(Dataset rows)
-*-

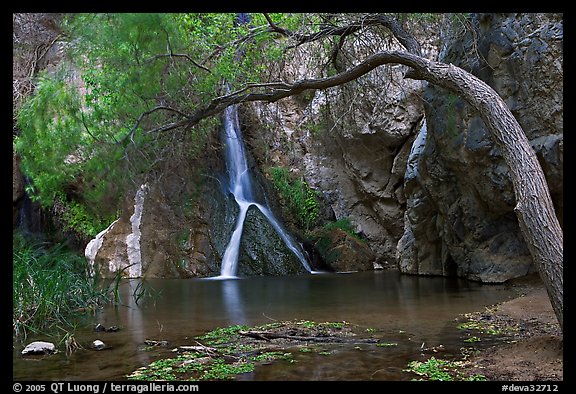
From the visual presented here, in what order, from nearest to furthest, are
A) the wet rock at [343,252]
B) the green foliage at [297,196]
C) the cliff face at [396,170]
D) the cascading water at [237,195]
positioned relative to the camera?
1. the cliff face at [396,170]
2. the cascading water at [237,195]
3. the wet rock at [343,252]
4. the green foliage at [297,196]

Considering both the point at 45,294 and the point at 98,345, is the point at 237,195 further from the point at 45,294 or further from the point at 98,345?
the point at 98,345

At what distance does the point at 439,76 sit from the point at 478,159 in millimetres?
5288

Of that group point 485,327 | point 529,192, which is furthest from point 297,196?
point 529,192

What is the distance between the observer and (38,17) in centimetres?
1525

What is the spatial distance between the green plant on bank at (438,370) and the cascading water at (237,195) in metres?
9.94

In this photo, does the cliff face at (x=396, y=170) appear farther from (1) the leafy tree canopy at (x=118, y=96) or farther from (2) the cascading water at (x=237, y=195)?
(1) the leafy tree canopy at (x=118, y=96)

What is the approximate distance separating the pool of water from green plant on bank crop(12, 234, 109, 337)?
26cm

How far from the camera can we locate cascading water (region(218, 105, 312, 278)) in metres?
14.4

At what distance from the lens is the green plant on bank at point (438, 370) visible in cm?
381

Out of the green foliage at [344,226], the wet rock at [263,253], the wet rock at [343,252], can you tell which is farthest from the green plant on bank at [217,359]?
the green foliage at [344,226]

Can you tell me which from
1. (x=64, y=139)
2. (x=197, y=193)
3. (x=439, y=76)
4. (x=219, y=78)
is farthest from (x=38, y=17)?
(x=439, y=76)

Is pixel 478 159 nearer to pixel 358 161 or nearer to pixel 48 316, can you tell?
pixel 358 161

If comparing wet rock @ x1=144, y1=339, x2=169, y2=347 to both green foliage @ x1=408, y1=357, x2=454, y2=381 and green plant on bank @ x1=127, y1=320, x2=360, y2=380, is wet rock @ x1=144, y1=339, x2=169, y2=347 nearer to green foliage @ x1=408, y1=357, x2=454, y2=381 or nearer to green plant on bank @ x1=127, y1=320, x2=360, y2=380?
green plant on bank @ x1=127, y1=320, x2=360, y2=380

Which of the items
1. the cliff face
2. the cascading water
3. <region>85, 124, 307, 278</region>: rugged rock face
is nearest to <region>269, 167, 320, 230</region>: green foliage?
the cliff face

-*-

Exercise.
Copy out all of the records above word for word, but leave out the pictures.

Solution for this task.
From the visual presented here, in what order, from nearest to furthest, are
A) the wet rock at [343,252]
B) the green foliage at [297,196]
C) the cliff face at [396,170]
D) the cascading water at [237,195]
positioned relative to the camera?
1. the cliff face at [396,170]
2. the cascading water at [237,195]
3. the wet rock at [343,252]
4. the green foliage at [297,196]

Considering both the point at 45,294 and the point at 98,345, is the point at 237,195 further from the point at 45,294 or further from the point at 98,345?
the point at 98,345

At what distance does the point at 439,76 sit from the point at 478,159 in millimetres?
5288

Of that group point 485,327 | point 529,192, which is furthest from point 297,196?
point 529,192

What is the distance between the observer and (38,17) in centimetres?
1525

What is the spatial distance between the green plant on bank at (438,370) and the cascading water at (237,195) in metres?
9.94

In this photo, does the cliff face at (x=396, y=170) appear farther from (1) the leafy tree canopy at (x=118, y=96) or farther from (2) the cascading water at (x=237, y=195)?
(1) the leafy tree canopy at (x=118, y=96)

What is the approximate distance separating the pool of water from green plant on bank crop(12, 234, 109, 337)?
26cm

How far from the camera can we locate cascading water (region(218, 105, 312, 278)) in metres?
14.4

At what distance from the lens is the green plant on bank at point (438, 370) visible in cm?
381

Out of the green foliage at [344,226], the wet rock at [263,253], the wet rock at [343,252], can you tell which is farthest from the green plant on bank at [217,359]?
the green foliage at [344,226]

Can you tell me which from
1. (x=64, y=139)
2. (x=197, y=193)
3. (x=439, y=76)
4. (x=219, y=78)
is farthest from (x=38, y=17)?
(x=439, y=76)

Is pixel 478 159 nearer to pixel 358 161 or nearer to pixel 48 316, can you tell?
pixel 358 161

If comparing wet rock @ x1=144, y1=339, x2=169, y2=347 to both green foliage @ x1=408, y1=357, x2=454, y2=381 and green plant on bank @ x1=127, y1=320, x2=360, y2=380, is wet rock @ x1=144, y1=339, x2=169, y2=347 nearer to green foliage @ x1=408, y1=357, x2=454, y2=381 or nearer to green plant on bank @ x1=127, y1=320, x2=360, y2=380?
green plant on bank @ x1=127, y1=320, x2=360, y2=380

Which of the items
1. the cliff face
2. the cascading water
3. <region>85, 124, 307, 278</region>: rugged rock face
is nearest to <region>269, 167, 320, 230</region>: green foliage?
the cliff face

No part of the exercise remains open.